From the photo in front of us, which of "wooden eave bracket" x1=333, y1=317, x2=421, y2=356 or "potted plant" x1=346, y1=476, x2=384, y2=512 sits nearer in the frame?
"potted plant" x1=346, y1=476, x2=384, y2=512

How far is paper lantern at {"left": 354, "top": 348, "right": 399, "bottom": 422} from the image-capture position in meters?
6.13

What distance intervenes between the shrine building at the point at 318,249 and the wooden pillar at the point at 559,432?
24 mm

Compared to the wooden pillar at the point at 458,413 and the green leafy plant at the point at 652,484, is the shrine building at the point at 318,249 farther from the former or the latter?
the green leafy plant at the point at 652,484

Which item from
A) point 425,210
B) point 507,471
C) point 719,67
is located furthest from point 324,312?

- - - - -

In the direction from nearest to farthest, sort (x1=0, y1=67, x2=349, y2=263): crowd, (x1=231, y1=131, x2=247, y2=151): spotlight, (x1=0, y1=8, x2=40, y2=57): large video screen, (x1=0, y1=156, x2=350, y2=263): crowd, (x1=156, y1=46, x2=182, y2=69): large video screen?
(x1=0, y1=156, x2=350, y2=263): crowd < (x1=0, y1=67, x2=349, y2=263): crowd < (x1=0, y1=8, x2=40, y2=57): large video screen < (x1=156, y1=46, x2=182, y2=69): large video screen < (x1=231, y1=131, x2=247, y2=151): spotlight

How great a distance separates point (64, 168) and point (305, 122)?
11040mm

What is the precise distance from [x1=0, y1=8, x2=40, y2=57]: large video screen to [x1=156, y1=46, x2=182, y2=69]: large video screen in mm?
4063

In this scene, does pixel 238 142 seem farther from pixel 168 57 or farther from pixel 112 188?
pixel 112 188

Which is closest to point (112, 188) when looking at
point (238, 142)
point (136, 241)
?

- - - - -

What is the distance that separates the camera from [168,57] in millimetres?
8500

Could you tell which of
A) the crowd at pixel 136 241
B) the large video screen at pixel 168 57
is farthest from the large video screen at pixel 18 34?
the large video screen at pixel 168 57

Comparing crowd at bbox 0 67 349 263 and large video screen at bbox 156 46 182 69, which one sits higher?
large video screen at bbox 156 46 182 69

- - - - -

JOB: Return verbatim the lines in the entries from the line containing "Which item from" through the line containing "is located furthest from point 324,312?", including both of those lines.

RESPONSE:
Which item from
A) point 425,210
B) point 507,471
C) point 719,67
is located furthest from point 324,312?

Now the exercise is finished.